*Trecho selecionado*.
Os dados ainda são preliminares e podem sofrer alterações, embora o total de pessoas que fizeram o exame continue sendo o menor dentro do período analisado mesmo que haja correções nas informações. Segundo o Inep, o número oficial de presentes e ausentes nos dois dias de exame só será divulgado em fevereiro do próximo ano, com os resultados dos candidatos.

Neste segundo ano pandêmico, o número daqueles que se sentiram preparados para tentar a prova e fizeram a inscrição no exame despencou, fazendo com que o país registrasse outro recorde negativo: o menor número de cadastrados para o exame nos moldes atuais.

O cenário ocorre mesmo em meio a uma tentativa de democratizar o acesso ao Enem. Decisão de setembro do Supremo Tribunal Federal permitiu a participação daqueles que queriam a isenção da taxa de inscrição, mas faltaram em 2020. Com isso, mais 280.145 estudantes se inscreveram e realizarão as provas nos dias 9 e 16 de janeiro de 2022, mesmas datas da reaplicação e da aplicação para presos e jovens sob medida socioeducativa.

Em 2020, devido à pandemia provocada pelo coronavírus no país, o Instituto Nacional de Estudos e Pesquisas Educacionais Anísio Teixeira (Inep) anunciou também a escolha pelo Enem Digital, com provas aplicadas em computadores e em locais de prova definidos pelo órgão. A edição sofreu com uma abstenção recorde: 52,6% dos inscritos faltaram em ao menos um dia de prova, anulando oportunidades de pleito a uma vaga no ensino superior.

Criada em 1998 com o objetivo de avaliar o desempenho escolar dos estudantes ao término da educação básica, a prova passou a ser utilizada como mecanismo de acesso à educação superior público e particular em 2009.

Desde então, universidades de todo o país optaram por descartar vestibulares próprios e aderiram ao exame como única forma de acesso a cursos. Isto, somado ao fato dos pontos finais dos candidatos permitirem bolsas em universidades particulares pelo ProUni e Fies, fizeram do exame a mais importante porta de entrada ao ensino superior no país.

Mesmo com toda a sua relevância, nunca houve tão poucos concorrentes ao Enem, cenário que, segundo Claudia Costin, diretora do Centro de Excelência e Inovação em Políticas Educacionais da FGV e ex-diretora de educação do Banco Mundial, é da maior crise educacional já vista no país.

*Dados*.
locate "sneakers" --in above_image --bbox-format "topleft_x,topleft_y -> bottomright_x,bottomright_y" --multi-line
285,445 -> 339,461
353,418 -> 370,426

*Tarefa A*.
Segundo o texto sobre o Enem, que porcentagem dos inscritos faltou em ao menos um dia de prova na edição de 2020?
*Tarefa B*.
Transcreva do texto sobre o Enem a passagem que vai de "Os dados ainda" até "nos moldes atuais.".
*Tarefa C*.
Escreva a continuação do texto sobre o Enem a partir da última frase apresentada.

*Resposta A*.
52,6% dos inscritos.

*Resposta B*.
Os dados ainda são preliminares e podem sofrer alterações, embora o total de pessoas que fizeram o exame continue sendo o menor dentro do período analisado mesmo que haja correções nas informações. Segundo o Inep, o número oficial de presentes e ausentes nos dois dias de exame só será divulgado em fevereiro do próximo ano, com os resultados dos candidatos.

Neste segundo ano pandêmico, o número daqueles que se sentiram preparados para tentar a prova e fizeram a inscrição no exame despencou, fazendo com que o país registrasse outro recorde negativo: o menor número de cadastrados para o exame nos moldes atuais.

*Resposta C*.
Para a especialista, além da pandemia, uma das maiores responsabilidades pelo número baixo vem de incertezas deixadas pelo Ministério da Educação desde a edição do ano passado. Claudia cita como exemplo o resultado ignorado pelo órgão de uma enquete feita com participantes do Enem 2020, que questionava qual seria o melhor mês para a realização do exame, adiado devido à pandemia.

De acordo com o Inep, o mês com maior número de votos foi maio, com 553.033, 49,7% do total dos 1.113.350 inscritos que participaram. A preferência, no entanto, foi ignorada e a prova foi aplicada em janeiro, que havia recebido 392.902 votos (35,3% do total). “Não é a toa a alta porcentagem de abstenção”, diz.

Outro caso polêmico foi a crise no Inep, onde mais de 30 servidores pediram demissão, entre os quais funcionários que coordenam a prova. A debandada ocorreu dias depois de um protesto contra suposto assédio moral por parte de Dupas Ribeiro, quinto presidente do Inep em três anos de governo do presidente Jair Bolsonaro (sem partido).

“Nunca tivemos uma crise tão grande na educação do Brasil desde quando conseguimos fazer com crianças tivessem acesso à educação básica”, afirma Costin.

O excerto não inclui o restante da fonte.